Братья Карамазовы





– Куда же вы ее потом дели?



– Там же и бросил.



– Где именно?



– Да на площади же, вообще на площади! Чорт ее знает, где на площади. Да для чего вам это?



– Это чрезвычайно важно, Дмитрий Федорович: вещественные доказательства в вашу же пользу, и как это вы не хотите понять? Кто же вам помогал зашивать месяц назад?



– Никто не помогал, сам зашил.



– Вы умеете шить?



– Солдат должен уметь шить, а тут и уменья никакого не надо.



– Где же вы взяли материал, то есть эту тряпку, в которую зашили?



– Неужто вы не смеетесь?



– Отнюдь нет, и нам вовсе не до смеха, Дмитрий Федорович.

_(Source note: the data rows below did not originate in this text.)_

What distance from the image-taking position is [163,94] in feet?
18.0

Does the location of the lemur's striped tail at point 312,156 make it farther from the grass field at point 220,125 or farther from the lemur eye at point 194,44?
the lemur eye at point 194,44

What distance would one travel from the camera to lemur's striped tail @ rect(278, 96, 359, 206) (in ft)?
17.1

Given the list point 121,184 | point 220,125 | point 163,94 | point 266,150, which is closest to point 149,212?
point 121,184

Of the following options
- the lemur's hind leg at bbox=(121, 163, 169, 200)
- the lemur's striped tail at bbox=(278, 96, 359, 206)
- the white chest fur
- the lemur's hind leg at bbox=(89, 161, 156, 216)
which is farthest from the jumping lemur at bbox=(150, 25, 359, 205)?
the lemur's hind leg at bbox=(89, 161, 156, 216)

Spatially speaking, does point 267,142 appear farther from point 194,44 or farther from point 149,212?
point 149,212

– Не помню, где взял тряпку, где-нибудь взял.



– Как бы, кажется, этого-то уж не запомнить?



– Да ей богу же не помню, может что-нибудь разодрал из белья.



– Это очень интересно: в вашей квартире могла бы завтра отыскаться эта вещь, рубашка, может быть, от которой вы оторвали кусок. Из чего эта тряпка была: из холста, из полотна?



– Чорт ее знает из чего. Постойте… Я, кажется, ни от чего не отрывал. Она была коленкоровая… Я, кажется, в хозяйкин чепчик зашил.



– В хозяйкин чепчик?



– Да, я у ней утащил.



– Как это утащили?



– Видите, я, действительно, помнится, как-то утащил один чепчик на тряпки, а может перо обтирать. Взял тихонько, потому никуда негодная тряпка, лоскутки у меня валялись, а тут эти полторы тысячи, я взял и зашил… Кажется, именно в эти тряпки зашил. Старая коленкоровая дрянь, тысячу раз мытая.



– И вы это твердо уже помните?



– Не знаю, твердо ли. Кажется, в чепчик. Ну да наплевать!



– В таком случае ваша хозяйка могла бы по крайней мере припомнить, что у нее пропала эта вещь?



– Вовсе нет, она и не хватилась. Старая тряпка, говорю вам, старая тряпка, гроша не стуит.



– А иголку откуда взяли, нитки?



– Я прекращаю, больше не хочу. Довольно! – рассердился наконец Митя.



– И странно опять-таки, что вы так совсем уж забыли, в каком именно месте бросили на площади эту… ладонку.



– Да велите завтра площадь выместь, может найдете, – усмехнулся Митя. – Довольно, господа, довольно, – измученным голосом порешил он. – Вижу ясно: вы мне не поверили! Ни в чем и ни на грош! Вина моя, а не ваша, не надо было соваться. Зачем, зачем я омерзил себя признанием в тайне моей! А вам это смех, я по глазам вашим вижу. Это вы меня, прокурор, довели! Пойте себе гимн, если можете… Будьте вы прокляты, истязатели!



Он склонился головой и закрыл лицо руками. Прокурор и следователь молчали. Чрез минуту он поднял голову и как-то без мысли поглядел на них. Лицо его выражало уже совершившееся, уже безвозвратное отчаяние, и он как-то тихо замолк, сидел и как будто себя не помнил. Между тем надо было оканчивать дело: следовало неотложно перейти к допросу свидетелей. Было уже часов восемь утра. Свечи давно уже как потушили. Михаил Макарович и Калганов, всё время допроса входившие и уходившие из комнаты, на этот раз оба опять вышли. Прокурор и следователь имели тоже чрезвычайно усталый вид. Наставшее утро было ненастное, всё небо затянулось облаками и дождь лил как из ведра. Митя без мысли смотрел на окна.